This cookie is simple and unassuming, but I swear it calls to me like no other. So much so, that I have inadvertently eaten a whole batch by myself without surfacing for air. My family is not known for their baking, or even cooking, for that matter. They are kind of famous for their eating skills, but that is another story. Anyway, the only particularly notable recipe that I remember from childhood would be my Aunt Ruth’s Crispy Oatmeal Cookies. They are highly addictive, perfectly crisp, lacy yet substantial, and delicately flavored with brown sugar, nutty whole oats, salt and vanilla. Just try to resist them.
Aunt Ruth, who is not actually my blood relative (more of a relative by marriage through another relative), was a sweet, kind, adorable lady that you couldn’t help but love. Her charming barely-there Southern accent and warm, perfect manners made her a lovely host and gave her cookies something extra that nobody since has been able to replicate….even with her exact same recipe. My Aunt Adele, who has even made them side by side with Aunt Ruth, says that she can’t get them to taste just right. So, I set about testing this recipe with little tweaks in the method to see if I could get close to the original. They came out pretty darn good, if I do say so myself. Maybe, just a hair different than Aunt Ruth’s cookies, but definitely worthy of making on a leisurely day of baking.

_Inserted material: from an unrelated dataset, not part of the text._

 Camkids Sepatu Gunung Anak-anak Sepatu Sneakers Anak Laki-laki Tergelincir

Aunt Ruth’s Crispy Oatmeal Cookies Recipe
1 cup butter or margarine, softened
1 cup granulated sugar
1 cup packed dark brown sugar
2 teaspoons pure vanilla extract
1 1/2 cups all purpose flour
2 teaspoons baking powder
1 teaspoon salt
3 cups old fashioned oats
Makes 4 dozen cookies
In a large bowl, cream together softened butter (or margarine for pareve cookies) and sugars. Aunt Ruth specified to do this whole method by hand, but I used the kitchen aid on low speed. Add in eggs and vanilla. Mix until just incorporated.

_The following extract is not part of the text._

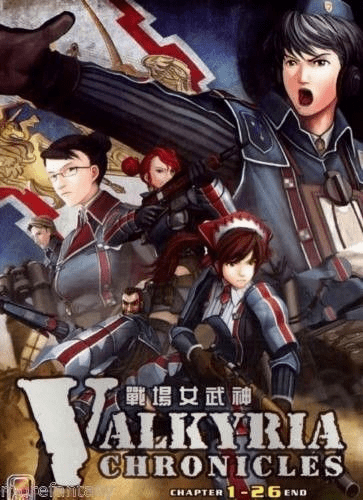 Valkyria Chronicles Senjou No Valkyria Vol. 1-26 End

In a separate bowl, combine flour, baking powder, and salt. Add dry ingredients to butter mixture. Mix until just combined. Again, do this by hand or on very low speed with mixer.

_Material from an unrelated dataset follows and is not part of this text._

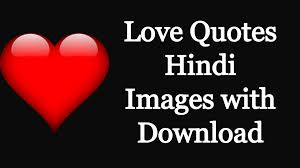 Love Quotes Hindi Images with Download ...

Fold in oatmeal by hand. Refrigerate dough for 3-4 hours.
Preheat oven to 375 degrees.
Roll into small balls (a rounded teaspoon) and flatten until very thin (the thinner the better) onto greased cookie sheet. You can flatten with a fork or your hand, but try to get a very thin, even layer.
Bake 9-12 minutes or until medium brown and crisp at edges. Remove from oven and let sit on pan for 1-2 minutes. Remove to wire rack to cool completely. Can be stored in airtight container for a few days, if they last that long. Enjoy!